Sex and body mass may influence knee biomechanics associated with poor total knee arthroplasty (TKA) outcomes for knee osteoarthritis (OA). This study aimed to determine if gait differed between men and women, and overweight and class I obese patients with severe knee OA awaiting TKA.
34 patients with severe knee OA (average age 70.0 (SD 7.2) years, body mass index 30.3 (4.1kg/m)) were recruited from a TKA waiting list. Three-dimensional gait analysis was performed at self-selected walking speed. Comparisons were made between men and women, and overweight (body mass index (BMI) 25.0-29.9kg/m) and class I obese (BMI 30.0-34.9kg/m) participants. Biomechanical outcomes included absolute and body size-adjusted peak knee adduction moment (KAM), KAM impulse, peak knee flexion moment, as well as peak knee flexion and varus-valgus angles, peak varus-valgus thrust, and peak vertical ground reaction force (GRF).

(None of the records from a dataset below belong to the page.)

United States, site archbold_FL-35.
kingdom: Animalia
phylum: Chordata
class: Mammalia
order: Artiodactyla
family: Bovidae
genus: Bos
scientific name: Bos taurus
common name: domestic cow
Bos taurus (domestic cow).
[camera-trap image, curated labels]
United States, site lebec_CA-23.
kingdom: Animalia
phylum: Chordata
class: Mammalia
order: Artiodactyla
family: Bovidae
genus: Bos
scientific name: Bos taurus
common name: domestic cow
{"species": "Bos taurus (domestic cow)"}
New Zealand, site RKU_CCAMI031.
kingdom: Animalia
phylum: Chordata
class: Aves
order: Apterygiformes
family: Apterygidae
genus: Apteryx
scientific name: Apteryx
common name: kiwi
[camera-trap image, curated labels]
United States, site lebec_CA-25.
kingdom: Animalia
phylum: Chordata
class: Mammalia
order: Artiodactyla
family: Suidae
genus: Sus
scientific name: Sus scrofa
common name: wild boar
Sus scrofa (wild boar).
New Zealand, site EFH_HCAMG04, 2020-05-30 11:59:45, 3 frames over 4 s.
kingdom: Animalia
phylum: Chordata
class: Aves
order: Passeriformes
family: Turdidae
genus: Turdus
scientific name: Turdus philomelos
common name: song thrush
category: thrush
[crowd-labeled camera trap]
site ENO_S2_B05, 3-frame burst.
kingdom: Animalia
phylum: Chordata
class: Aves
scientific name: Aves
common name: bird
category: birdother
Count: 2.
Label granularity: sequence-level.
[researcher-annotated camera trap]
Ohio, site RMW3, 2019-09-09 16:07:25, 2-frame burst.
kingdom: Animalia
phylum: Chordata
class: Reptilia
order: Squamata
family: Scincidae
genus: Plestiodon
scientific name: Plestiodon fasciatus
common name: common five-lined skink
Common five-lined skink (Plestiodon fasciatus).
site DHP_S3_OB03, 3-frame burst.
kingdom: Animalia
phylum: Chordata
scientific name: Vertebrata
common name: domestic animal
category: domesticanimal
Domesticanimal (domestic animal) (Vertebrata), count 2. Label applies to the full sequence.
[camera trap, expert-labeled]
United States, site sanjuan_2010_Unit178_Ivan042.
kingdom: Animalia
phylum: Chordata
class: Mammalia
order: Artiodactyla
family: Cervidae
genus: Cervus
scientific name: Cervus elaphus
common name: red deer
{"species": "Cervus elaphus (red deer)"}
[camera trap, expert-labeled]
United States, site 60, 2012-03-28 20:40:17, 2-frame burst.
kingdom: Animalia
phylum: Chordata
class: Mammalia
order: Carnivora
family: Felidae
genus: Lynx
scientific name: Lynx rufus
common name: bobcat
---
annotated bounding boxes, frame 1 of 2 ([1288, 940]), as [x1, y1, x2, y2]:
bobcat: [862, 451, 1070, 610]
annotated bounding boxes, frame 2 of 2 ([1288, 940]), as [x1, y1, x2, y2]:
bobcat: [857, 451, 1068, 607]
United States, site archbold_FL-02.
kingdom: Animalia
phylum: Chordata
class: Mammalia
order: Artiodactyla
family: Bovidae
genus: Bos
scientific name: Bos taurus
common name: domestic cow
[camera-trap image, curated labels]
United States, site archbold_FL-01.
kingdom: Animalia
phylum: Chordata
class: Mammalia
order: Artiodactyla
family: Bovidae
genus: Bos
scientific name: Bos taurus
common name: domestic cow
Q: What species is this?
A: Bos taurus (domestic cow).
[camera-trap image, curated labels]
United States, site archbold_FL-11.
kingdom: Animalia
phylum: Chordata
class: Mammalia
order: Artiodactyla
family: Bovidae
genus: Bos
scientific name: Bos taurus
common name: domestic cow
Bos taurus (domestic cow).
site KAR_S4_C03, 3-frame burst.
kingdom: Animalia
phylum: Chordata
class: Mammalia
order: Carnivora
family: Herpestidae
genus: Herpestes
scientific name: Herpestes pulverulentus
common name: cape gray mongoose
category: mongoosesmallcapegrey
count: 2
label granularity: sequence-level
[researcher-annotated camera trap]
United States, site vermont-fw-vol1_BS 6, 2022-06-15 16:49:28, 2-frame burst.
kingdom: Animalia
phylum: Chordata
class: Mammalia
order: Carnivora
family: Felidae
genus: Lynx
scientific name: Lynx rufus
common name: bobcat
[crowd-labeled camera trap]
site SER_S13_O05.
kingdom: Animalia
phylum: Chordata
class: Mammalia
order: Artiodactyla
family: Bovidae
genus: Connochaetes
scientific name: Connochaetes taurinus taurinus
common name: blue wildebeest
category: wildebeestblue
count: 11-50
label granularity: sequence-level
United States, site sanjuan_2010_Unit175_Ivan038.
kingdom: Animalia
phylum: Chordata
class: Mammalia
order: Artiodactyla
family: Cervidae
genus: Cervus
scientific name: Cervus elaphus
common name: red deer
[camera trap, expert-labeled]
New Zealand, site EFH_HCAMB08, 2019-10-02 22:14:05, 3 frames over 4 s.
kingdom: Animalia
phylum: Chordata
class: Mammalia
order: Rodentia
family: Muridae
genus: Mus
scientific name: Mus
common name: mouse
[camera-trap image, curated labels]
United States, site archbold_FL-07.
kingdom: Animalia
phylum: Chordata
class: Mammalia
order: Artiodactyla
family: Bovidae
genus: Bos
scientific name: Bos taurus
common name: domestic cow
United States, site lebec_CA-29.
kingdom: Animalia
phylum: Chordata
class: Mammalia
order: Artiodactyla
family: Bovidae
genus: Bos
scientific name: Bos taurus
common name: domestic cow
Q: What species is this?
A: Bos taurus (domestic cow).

Men had a higher absolute peak KAM, KAM impulse and peak GRF compared to women, and this sex-difference in frontal plane moments remained after adjusting for body size. However, when additionally adjusting for static knee alignment, differences disappeared. Knee biomechanics were similar between obesity groups after adjusting for the greater body weight of those with class I obesity.
Men had greater KAM and KAM impulse even after adjustment for body size; however adjustment for their more varus knees removed this difference. Obesity group did not influence knee joint kinematics or moments. This suggests sex- and obesity-differences in these variables may not be associated with TKA outcomes.
性别和体重可能会影响与膝关节骨关节炎(OA)全膝关节置换术(TKA)效果不佳相关的膝关节生物力学。本研究旨在确定等待TKA的重度膝关节OA的男性与女性之间,以及超重和I类肥胖患者之间的步态是否存在差异。
从TKA等待名单中招募了34例重度膝关节OA患者(平均年龄70.0(标准差7.2)岁,体重指数30.3(4.1kg/m²))。以自选步行速度进行三维步态分析。对男性与女性之间,以及超重(体重指数(BMI)25.0 - 29.9kg/m²)和I类肥胖(BMI 30.0 - 34.9kg/m²)参与者进行比较。生物力学结果包括绝对和经体型调整的膝关节内收力矩峰值(KAM)、KAM冲量、膝关节屈曲力矩峰值,以及膝关节屈曲和内翻-外翻角度峰值、内翻-外翻推力峰值和垂直地面反作用力(GRF)峰值。
与女性相比,男性的绝对KAM峰值、KAM冲量和GRF峰值更高,并且在调整体型后,这种额面力矩的性别差异仍然存在。然而,在进一步调整静态膝关节对线后,差异消失。在调整了I类肥胖者更大的体重后,肥胖组之间的膝关节生物力学相似。
即使在调整体型后,男性仍具有更大的KAM和KAM冲量;然而,对他们更内翻的膝关节进行调整后消除了这种差异。肥胖组并未影响膝关节运动学或力矩。这表明这些变量中的性别和肥胖差异可能与TKA结果无关。